Robert sighed resigned and sat naked on the couch waiting to see what would happen.

Monica turned to me and said, "Do you know the last time he fucked me was 3 months ago. I think I deserve to at least know what he could not find in me. Don't you?".

I was beginning to understand more now than I had. Monica finds out Robert has been cheating on her. Something she probably knew deep down anyway. Wives somehow always deep down know. But there was more to this. She felt inadequate. Behind her toughness and her razor like tongue was a woman who was in the middle of her life feeling like she was not enough for the man she had married.

Deep down she was afraid and hurt, but as much as there was of hurt, there was also self doubt about what could Robert possible see in a whore such as me that she could not provide.

I pitied this woman at this moment and could see that she was on the verge of not rage now, but tears. I went to her slowly and took her hand. She resisted and made to pull away from me, but the effort was weak and half hearted. I led her to the chair in which I had sat and set her down.

I kneeled before her leaned in closely. Her rage melted and was replaced with sadness and hurt. Part of me wanted to hug her, but I didn't. I was not her friend; I was her husband's whore. She looked up at me with both curiosity, self loathing, and confusion.

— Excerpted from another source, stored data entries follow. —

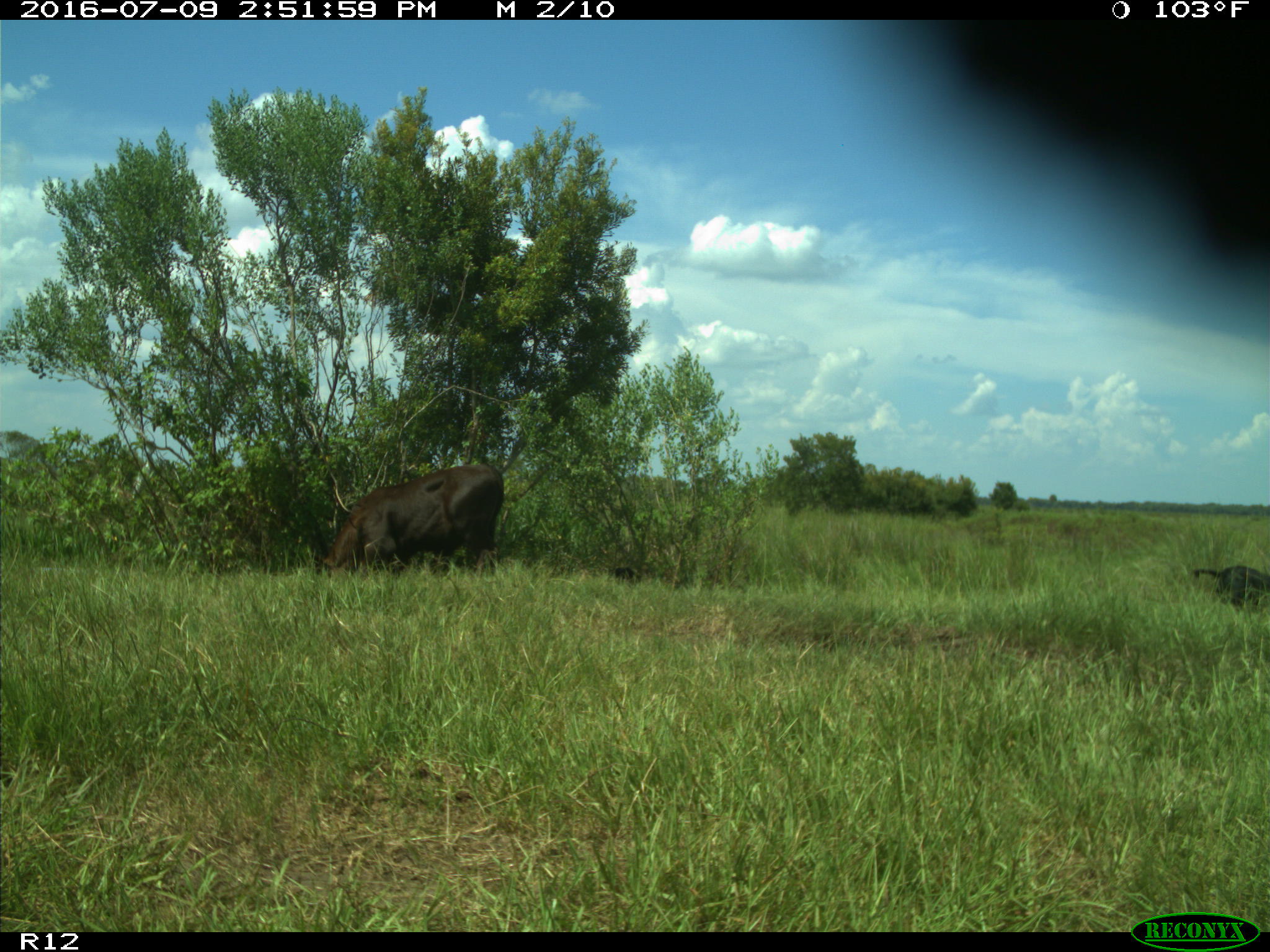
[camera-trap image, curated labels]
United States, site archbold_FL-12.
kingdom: Animalia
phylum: Chordata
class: Mammalia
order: Artiodactyla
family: Bovidae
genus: Bos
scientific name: Bos taurus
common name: domestic cow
Bos taurus (domestic cow).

I could smell her expensive perfume and knew she had stopped breathing. She was not in control here now, I was. And that was good. I didn't know if I could save her marriage, but I could not leave her without at least trying to release her from her own doubt.

I whispered to her a single word, "Watch." I favored her with a grin reserved for two conspiratorial women and for just a moment her eyes twinkled and the corners of her mouth turned up into a grin. Then it was gone and she did as I asked.

* * * * * * * *

I released her hand and turned toward Robert. She seemed to relax, perhaps relieved not to have to be in control of anything. Robert recoiled slightly and I wondered if he could see the hatred I had for him burning in my eyes. It may have been irrational, but I blamed him completely. Not for using whores, but for making Monica feel as if she were not good enough for him.

I had felt that way often enough in my life. Still felt it sometimes, and I loathed it.

I walked to him slowly. I shed my heels as I walked. Then standing before him and between he and his wife I slowly stripped off my blouse. My breasts came free and I heard a sharp intake of breath from both man and woman whose eyes I could feel on me.